» **EXERCISE DETAILS**:
Please update the lines below, starting at the line that contains "In the scene, is" and continuing through the last line: replace "camera" with "viewer" and keep everything else the same.

[BEGIN RECORDS PROVIDED]

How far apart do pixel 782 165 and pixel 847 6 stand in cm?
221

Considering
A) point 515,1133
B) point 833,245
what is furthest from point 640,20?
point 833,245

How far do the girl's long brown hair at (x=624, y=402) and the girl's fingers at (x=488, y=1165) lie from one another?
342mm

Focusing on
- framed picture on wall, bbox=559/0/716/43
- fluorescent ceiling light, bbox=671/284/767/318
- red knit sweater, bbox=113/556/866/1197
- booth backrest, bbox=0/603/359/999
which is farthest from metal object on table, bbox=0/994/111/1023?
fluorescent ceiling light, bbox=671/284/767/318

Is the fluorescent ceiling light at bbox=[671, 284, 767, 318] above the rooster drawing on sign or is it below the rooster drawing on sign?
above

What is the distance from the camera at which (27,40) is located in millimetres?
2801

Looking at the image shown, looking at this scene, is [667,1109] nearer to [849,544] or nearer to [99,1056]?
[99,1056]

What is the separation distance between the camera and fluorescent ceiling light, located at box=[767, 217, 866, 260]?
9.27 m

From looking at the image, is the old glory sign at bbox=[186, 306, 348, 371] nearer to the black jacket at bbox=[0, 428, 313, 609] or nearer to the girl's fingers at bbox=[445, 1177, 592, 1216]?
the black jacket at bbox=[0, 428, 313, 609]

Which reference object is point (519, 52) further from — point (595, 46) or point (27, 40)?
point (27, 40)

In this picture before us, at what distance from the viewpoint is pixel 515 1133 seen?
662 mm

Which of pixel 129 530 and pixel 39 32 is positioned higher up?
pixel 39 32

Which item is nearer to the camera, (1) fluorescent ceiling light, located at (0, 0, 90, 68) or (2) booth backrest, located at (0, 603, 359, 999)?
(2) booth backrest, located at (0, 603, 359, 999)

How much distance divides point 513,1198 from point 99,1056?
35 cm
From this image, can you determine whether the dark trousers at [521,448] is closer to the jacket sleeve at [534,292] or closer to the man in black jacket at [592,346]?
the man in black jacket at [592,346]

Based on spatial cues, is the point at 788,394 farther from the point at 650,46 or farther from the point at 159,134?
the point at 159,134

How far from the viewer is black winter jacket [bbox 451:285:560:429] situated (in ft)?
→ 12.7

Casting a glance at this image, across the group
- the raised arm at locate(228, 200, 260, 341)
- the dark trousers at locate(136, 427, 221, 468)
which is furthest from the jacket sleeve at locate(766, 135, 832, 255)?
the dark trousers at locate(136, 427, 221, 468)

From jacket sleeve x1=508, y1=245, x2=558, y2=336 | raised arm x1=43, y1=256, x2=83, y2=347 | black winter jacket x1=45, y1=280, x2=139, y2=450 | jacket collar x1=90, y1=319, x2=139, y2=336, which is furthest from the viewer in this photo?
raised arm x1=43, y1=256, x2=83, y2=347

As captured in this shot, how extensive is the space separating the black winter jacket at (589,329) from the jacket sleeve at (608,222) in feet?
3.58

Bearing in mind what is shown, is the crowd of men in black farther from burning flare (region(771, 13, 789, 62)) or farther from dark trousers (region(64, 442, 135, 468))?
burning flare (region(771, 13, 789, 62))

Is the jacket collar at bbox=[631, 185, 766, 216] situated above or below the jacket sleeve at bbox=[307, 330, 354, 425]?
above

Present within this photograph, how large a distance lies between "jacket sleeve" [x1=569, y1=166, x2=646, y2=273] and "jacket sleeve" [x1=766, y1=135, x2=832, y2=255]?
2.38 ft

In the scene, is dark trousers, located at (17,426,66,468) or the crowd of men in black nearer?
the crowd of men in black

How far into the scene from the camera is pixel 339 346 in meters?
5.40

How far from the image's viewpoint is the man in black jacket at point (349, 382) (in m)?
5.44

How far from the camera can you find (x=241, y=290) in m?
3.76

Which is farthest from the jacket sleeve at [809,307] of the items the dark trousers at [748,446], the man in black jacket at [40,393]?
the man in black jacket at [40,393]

[END RECORDS PROVIDED]

» **ANSWER FOR THIS EXERCISE**:
In the scene, is dark trousers, located at (17,426,66,468) or the crowd of men in black nearer?
the crowd of men in black

How far into the scene from the viewer is pixel 339 346 in meters?
5.40

How far from the image's viewpoint is the man in black jacket at point (349, 382) (in m)?
5.44

How far from the viewer can you find (x=241, y=290) in m?
3.76

Which is farthest from the jacket sleeve at [809,307] of the items the dark trousers at [748,446], the man in black jacket at [40,393]?
the man in black jacket at [40,393]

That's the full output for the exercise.